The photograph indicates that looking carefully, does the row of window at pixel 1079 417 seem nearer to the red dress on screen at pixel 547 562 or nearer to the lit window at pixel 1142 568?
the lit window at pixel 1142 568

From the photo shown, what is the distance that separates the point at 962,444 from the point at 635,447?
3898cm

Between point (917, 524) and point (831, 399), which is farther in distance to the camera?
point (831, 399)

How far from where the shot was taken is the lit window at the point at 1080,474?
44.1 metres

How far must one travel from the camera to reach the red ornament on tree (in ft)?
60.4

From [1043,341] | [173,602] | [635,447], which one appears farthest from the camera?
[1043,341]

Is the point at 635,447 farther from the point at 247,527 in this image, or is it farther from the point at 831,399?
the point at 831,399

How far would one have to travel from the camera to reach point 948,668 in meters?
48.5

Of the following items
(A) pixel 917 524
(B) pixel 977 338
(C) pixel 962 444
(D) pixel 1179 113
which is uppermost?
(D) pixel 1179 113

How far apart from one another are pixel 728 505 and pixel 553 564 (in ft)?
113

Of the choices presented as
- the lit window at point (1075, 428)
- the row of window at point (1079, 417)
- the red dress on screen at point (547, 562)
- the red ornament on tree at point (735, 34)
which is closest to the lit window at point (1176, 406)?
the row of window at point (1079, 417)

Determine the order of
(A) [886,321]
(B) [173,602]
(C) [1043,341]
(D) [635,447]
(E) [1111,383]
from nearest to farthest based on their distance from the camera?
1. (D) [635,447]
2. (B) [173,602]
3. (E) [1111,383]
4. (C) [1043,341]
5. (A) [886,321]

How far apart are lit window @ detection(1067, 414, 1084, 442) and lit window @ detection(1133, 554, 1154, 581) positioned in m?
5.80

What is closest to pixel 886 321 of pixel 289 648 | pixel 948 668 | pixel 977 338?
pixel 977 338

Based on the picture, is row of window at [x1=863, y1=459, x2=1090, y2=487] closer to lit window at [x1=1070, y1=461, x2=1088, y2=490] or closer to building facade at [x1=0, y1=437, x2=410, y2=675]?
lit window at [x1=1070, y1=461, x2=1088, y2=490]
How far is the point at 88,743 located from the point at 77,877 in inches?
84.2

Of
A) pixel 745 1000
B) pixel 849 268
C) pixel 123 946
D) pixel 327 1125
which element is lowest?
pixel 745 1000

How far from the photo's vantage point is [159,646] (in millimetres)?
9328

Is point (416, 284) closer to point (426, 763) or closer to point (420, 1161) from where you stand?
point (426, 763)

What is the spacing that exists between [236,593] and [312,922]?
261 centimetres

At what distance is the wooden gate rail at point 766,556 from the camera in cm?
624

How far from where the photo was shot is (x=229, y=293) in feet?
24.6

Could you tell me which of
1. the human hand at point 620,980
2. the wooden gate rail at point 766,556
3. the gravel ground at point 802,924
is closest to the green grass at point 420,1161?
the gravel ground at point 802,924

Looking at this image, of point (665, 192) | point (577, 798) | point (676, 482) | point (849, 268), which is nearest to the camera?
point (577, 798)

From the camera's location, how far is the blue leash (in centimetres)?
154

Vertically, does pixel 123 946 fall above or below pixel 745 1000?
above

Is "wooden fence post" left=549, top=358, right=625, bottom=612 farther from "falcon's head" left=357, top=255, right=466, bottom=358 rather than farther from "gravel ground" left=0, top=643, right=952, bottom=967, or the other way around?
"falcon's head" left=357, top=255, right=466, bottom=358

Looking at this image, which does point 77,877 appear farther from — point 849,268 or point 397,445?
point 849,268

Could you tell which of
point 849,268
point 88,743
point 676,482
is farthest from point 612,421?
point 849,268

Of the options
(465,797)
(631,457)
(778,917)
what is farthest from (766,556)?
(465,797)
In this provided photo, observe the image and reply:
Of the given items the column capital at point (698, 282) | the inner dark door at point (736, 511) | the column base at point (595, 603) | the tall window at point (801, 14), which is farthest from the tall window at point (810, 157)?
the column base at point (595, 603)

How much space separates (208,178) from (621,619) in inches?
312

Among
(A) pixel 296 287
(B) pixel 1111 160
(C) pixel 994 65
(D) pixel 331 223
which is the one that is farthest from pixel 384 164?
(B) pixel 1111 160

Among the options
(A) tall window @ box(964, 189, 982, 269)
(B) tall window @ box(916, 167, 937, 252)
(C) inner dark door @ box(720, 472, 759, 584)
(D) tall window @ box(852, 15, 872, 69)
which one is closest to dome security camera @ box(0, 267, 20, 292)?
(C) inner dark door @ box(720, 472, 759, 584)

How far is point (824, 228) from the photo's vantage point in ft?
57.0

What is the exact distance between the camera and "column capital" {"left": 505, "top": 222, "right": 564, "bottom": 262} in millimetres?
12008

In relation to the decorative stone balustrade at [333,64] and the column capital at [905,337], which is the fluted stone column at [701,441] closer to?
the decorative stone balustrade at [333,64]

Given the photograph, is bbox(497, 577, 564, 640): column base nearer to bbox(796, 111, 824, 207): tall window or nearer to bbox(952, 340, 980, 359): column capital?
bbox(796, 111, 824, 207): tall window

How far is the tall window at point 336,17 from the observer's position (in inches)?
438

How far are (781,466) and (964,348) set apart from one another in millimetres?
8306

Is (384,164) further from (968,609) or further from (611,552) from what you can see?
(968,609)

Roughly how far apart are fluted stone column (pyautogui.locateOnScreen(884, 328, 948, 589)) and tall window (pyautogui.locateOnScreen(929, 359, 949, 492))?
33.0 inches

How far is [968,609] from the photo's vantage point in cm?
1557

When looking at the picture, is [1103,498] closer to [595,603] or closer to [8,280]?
——————
» Goal: Can you rewrite all of the entries above, changing every "camera" to "viewer" and leaving everything else the same?

» Written reply:
The photograph indicates that looking carefully, does the row of window at pixel 1079 417 seem nearer to the red dress on screen at pixel 547 562 or nearer to the lit window at pixel 1142 568?
the lit window at pixel 1142 568

From the photo shown, what is the distance that separates the point at 962,444 from the point at 635,447?
3898cm

Between point (917, 524) and point (831, 399), which is farther in distance to the viewer?
point (831, 399)

How far from where the shot was taken is the lit window at the point at 1080,474?
44.1 metres

How far must one travel from the viewer to reach the red ornament on tree (in ft)?
60.4

From [1043,341] | [173,602] | [635,447], which one appears farthest from the viewer?
[1043,341]

Is the point at 635,447 farther from the point at 247,527 in this image, or is it farther from the point at 831,399?
the point at 831,399

How far would one have to travel from the viewer to reach point 948,668 in meters?
48.5

Of the following items
(A) pixel 917 524
(B) pixel 977 338
(C) pixel 962 444
(D) pixel 1179 113
which is uppermost?
(D) pixel 1179 113

How far apart from one another are pixel 728 505 and pixel 553 564 (in ft)?
113

Of the choices presented as
- the lit window at point (1075, 428)
- the row of window at point (1079, 417)
- the red dress on screen at point (547, 562)
- the red ornament on tree at point (735, 34)
which is closest to the lit window at point (1176, 406)?
the row of window at point (1079, 417)

Determine the order of
(A) [886,321]
(B) [173,602]
(C) [1043,341]
(D) [635,447]
(E) [1111,383]
from nearest to farthest based on their distance from the viewer?
1. (D) [635,447]
2. (B) [173,602]
3. (E) [1111,383]
4. (C) [1043,341]
5. (A) [886,321]

How far apart are lit window @ detection(1067, 414, 1084, 442) and lit window @ detection(1133, 554, 1154, 581) positioned in m?
5.80

What is closest to pixel 886 321 of pixel 289 648 | pixel 948 668 | pixel 977 338?
pixel 977 338

Based on the picture, is row of window at [x1=863, y1=459, x2=1090, y2=487] closer to lit window at [x1=1070, y1=461, x2=1088, y2=490] or closer to building facade at [x1=0, y1=437, x2=410, y2=675]?
lit window at [x1=1070, y1=461, x2=1088, y2=490]
How far is the point at 88,743 located from the point at 77,877 in inches?
84.2

Of
A) pixel 745 1000
B) pixel 849 268
C) pixel 123 946
D) pixel 327 1125
which element is lowest?
pixel 745 1000

How far from the photo's vantage point is [159,646] (in millimetres)?
9328

Is point (416, 284) closer to point (426, 763) or closer to point (420, 1161) from where you stand?
point (426, 763)

What is the spacing that exists between [236,593] and [312,922]?
261 centimetres

At what distance is the wooden gate rail at point 766,556 from the viewer in cm?
624

How far from where the photo was shot is (x=229, y=293) in feet?
24.6

Could you tell me which of
1. the human hand at point 620,980
2. the wooden gate rail at point 766,556
3. the gravel ground at point 802,924
is closest to the green grass at point 420,1161?
the gravel ground at point 802,924

Looking at this image, of point (665, 192) | point (577, 798) | point (676, 482) | point (849, 268), which is nearest to the viewer?
point (577, 798)

From the viewer's location, how far is the blue leash (in centimetres)?
154

Vertically, does pixel 123 946 fall above or below pixel 745 1000?
above

Is "wooden fence post" left=549, top=358, right=625, bottom=612 farther from "falcon's head" left=357, top=255, right=466, bottom=358 rather than farther from "gravel ground" left=0, top=643, right=952, bottom=967, or the other way around?
"falcon's head" left=357, top=255, right=466, bottom=358

Looking at this image, which does point 77,877 appear farther from — point 849,268 or point 397,445?
point 849,268

Could you tell which of
point 849,268
point 88,743
point 676,482
is farthest from point 612,421?
point 849,268

Of the options
(465,797)
(631,457)
(778,917)
what is farthest from (766,556)?
(465,797)
In this provided photo, observe the image and reply:
Of the given items the column capital at point (698, 282) | the inner dark door at point (736, 511) | the column base at point (595, 603) | the tall window at point (801, 14), which is farthest from the tall window at point (810, 157)?
the column base at point (595, 603)

How much space separates (208,178) from (621,619) in inches?
312

Among
(A) pixel 296 287
(B) pixel 1111 160
(C) pixel 994 65
(D) pixel 331 223
which is the one that is farthest from pixel 384 164?
(B) pixel 1111 160

Among the options
(A) tall window @ box(964, 189, 982, 269)
(B) tall window @ box(916, 167, 937, 252)
(C) inner dark door @ box(720, 472, 759, 584)
(D) tall window @ box(852, 15, 872, 69)
which one is closest to dome security viewer @ box(0, 267, 20, 292)?
(C) inner dark door @ box(720, 472, 759, 584)

How far is point (824, 228) from the photo's vantage point in ft?
57.0

What is the exact distance between the viewer and "column capital" {"left": 505, "top": 222, "right": 564, "bottom": 262} in millimetres?
12008

In relation to the decorative stone balustrade at [333,64] and the column capital at [905,337], which is the fluted stone column at [701,441] closer to?
the decorative stone balustrade at [333,64]

Given the photograph, is bbox(497, 577, 564, 640): column base nearer to bbox(796, 111, 824, 207): tall window or nearer to bbox(952, 340, 980, 359): column capital?
bbox(796, 111, 824, 207): tall window

How far is the tall window at point 336,17 from the observer's position (in inches)?
438

How far are (781,466) and (964,348) set apart from one another in millimetres?
8306

Is (384,164) further from (968,609) or further from (611,552) from what you can see?
(968,609)

Roughly how far apart are fluted stone column (pyautogui.locateOnScreen(884, 328, 948, 589)) and tall window (pyautogui.locateOnScreen(929, 359, 949, 492))?
33.0 inches

How far is [968,609] from the photo's vantage point in cm?
1557

When looking at the picture, is [1103,498] closer to [595,603] or closer to [8,280]?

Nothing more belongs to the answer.